Hypothesis 1d is that responsibility affects job stress. The nonsignificant path between responsibility in the food safety climate (path coefficient = −0.119, t = −1.414) and the job stress of hotel chefs suggests that responsibility does not affect job stress. Thus, hypothesis 1c is rejected. Hypothesis 1d is that resources affect job stress. The significant path between resources in the food safety climate (path coefficient = 0.227, t = 2.362, p < 0.05) and job stress of hotel chefs suggests that the availability of resources has a positive effect on the job stress of hotel chefs. Thus, Hypothesis 1d is accepted. Note that human, physical and educational resources regarding food safety were assessed; these factors negatively affect employees, leading to increased job stress.
Hypothesis 1e is that communication affects job stress. The significant path between communication in the food safety climate (path coefficient = −0.756, t = −6.753, p < 0.001) and the job stress of hotel chefs suggests that communication had a negative effect on the job stress of hotel chefs. Thus, Hypothesis 1e is accepted. Our findings are similar to those of Yoon [36], who reported that it is necessary to increase the frequency of intra-organizational communication and strengthen effective communication in order to reduce job stress among hotel kitchen staff.

4.3.3. The Relationships between the Food Safety Climate Factors and the Job Satisfaction of Hotel Chefs

Hypothesis 2a is that risk awareness affects job satisfaction. The significant path between risk awareness in the food safety climate (path coefficient = −0.202, t = −2.349, p < 0.05) and job satisfaction of hotel chefs suggests that risk awareness has a negative effect on the job satisfaction of hotel chefs. Thus, Hypothesis 2a is accepted. This relationship may be the result of employees feeling psychological pressure to maintain food safety. Hypothesis 2b is that leadership affects job satisfaction. The significant path between leadership in the food safety climate (path coefficient = 0.163, t = 2.102, p < 0.05) and the job satisfaction of cooking employees suggests that leadership has positive effects on employees’ job satisfaction. Thus, Hypothesis 2b is accepted. Previous studies reported similar findings, suggesting that leadership helps to define individual roles, and that job satisfaction is positively affected when individual abilities are considered [67,68,69].
Hypothesis 2c is that responsibility affects job satisfaction. The significant path between responsibility in the food safety climate and the job satisfaction of hotel chefs (path coefficient = 0.181, t = 2.274, p < 0.05) suggests that responsibility has a positive effect on the job satisfaction of hotel chefs. Therefore, Hypothesis 2c is accepted. Park et al. [40] reported that a higher awareness of responsibilities in hotel employees led to greater job satisfaction, and Kim [41] showed that the high responsibility of employees leads to the increased attachment and happiness of employees in an organization, as well as greater job satisfaction. These studies support our hypothesis. Hypothesis 2d is that resources affect job satisfaction. The significant path between resources in the food safety climate and the job satisfaction of hotel chefs (coefficient climate = −0.270, t = −2.998, p < 0.01) suggests that the lack of resources has a negative effect on the job satisfaction of hotel chefs. Thus, Hypothesis 2d is accepted. This is consistent with the results of the empirical analysis by Robert and Karasek [70], which showed that job stress and satisfaction have an inverted U relationship. That is, resources can increase job stress and job satisfaction among hotel chefs.
Hypothesis 2e is that communication affects job satisfaction. The significant path between communication in the food safety climate and the job satisfaction of hotel chefs (path coefficient = 0.780, t = 7.962, p < 0.001) suggests that communication has a positive effect on the job satisfaction of hotel chefs. Thus, Hypothesis 2e is accepted. Communication builds trust based on social exchange between members of organizations and leads to positive organizational behavior [71]. Within the organization, each member directly affects job satisfaction through communication with managers, colleagues and groups [72], as is consistent with the hypotheses of our study.

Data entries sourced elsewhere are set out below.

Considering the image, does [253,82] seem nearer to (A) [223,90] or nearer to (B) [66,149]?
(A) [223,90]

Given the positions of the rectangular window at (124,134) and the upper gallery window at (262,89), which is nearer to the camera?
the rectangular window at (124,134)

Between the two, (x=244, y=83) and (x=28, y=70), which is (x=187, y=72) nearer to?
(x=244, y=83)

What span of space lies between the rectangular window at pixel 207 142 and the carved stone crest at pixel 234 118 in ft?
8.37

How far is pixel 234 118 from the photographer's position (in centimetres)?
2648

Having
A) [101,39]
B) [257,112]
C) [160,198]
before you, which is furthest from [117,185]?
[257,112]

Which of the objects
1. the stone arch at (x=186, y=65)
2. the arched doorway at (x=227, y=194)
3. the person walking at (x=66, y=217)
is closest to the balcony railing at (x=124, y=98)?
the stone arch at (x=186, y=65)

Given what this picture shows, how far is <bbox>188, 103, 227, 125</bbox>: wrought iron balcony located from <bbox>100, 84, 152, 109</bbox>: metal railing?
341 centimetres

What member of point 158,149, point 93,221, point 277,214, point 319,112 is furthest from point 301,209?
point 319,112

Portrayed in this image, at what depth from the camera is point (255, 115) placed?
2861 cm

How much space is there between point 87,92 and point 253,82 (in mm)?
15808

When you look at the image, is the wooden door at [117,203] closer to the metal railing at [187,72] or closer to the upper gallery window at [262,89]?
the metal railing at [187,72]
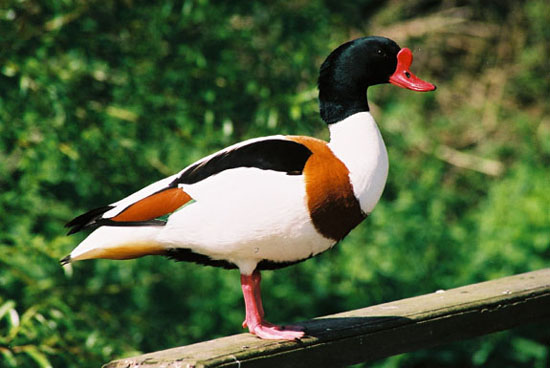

4.3.4. The Relationships among the Food Safety Climate and Job Commitment of Hotel Chefs

Hypothesis 3a is that risk awareness affects job commitment. The nonsignificant path between risk awareness in the food safety climate and job commitment of hotel chefs (path coefficient = 0.209, t = 1.044) suggests that risk awareness does not affect the job commitment of hotel chefs. Thus, Hypothesis 3a is rejected. Hypothesis 3b is that leadership affects job commitment. The significant path between leadership and the job commitment of hotel chefs (path coefficient = 0.470, t = 2.507, p < 0.05) suggests that leadership has a positive effect on the job commitment of hotel chefs. Thus, Hypothesis 3b is accepted. A previous study reported that leadership has significant effects on organizational and job commitment among members of corporations [38], while Buchanan [39] suggested that the greater the contribution to management performance through leadership, the stronger the job commitment, as is consistent with our study’s hypothesis.
Hypothesis 3c is that responsibility affects job commitment. The nonsignificant path between responsibility in the food safety climate and the job commitment of hotel chefs (path coefficient = −0.235, t = −1.267) suggests that responsibility does not affect the job commitment of chefs. Thus, Hypothesis 3c is rejected. Hypotheses 3.4 is that resources affect job commitment. The significant path between resources in the food safety climate and the job commitment of cooking employees (path coefficient = 0.965, t = 3.699, p < 0.001) suggests that the level of resources has a positive effect on the job commitment of hotel chefs. Thus, Hypothesis 3d is accepted. In our study, human, physical and educational resources were assessed, and these factors were shown to have positive effects on employees’ job commitment.
Hypotheses 3.5 is that communication affects job commitment. The significant path between communication and the job commitment of hotel chefs (path coefficient = −0.940, t = −2.580, p < 0.01) suggests that communication has a negative effect on the job commitment of chefs. Thus, Hypothesis 3e is accepted. Our finding that active communication has a significant positive effect on job commitment stands in opposition to the findings of previous studies [73]. Although different results may be obtained depending on the characteristics of the group, communication regarding food safety may be a sensitive topic among employees involved in this occupation, unlike those in certain other occupations.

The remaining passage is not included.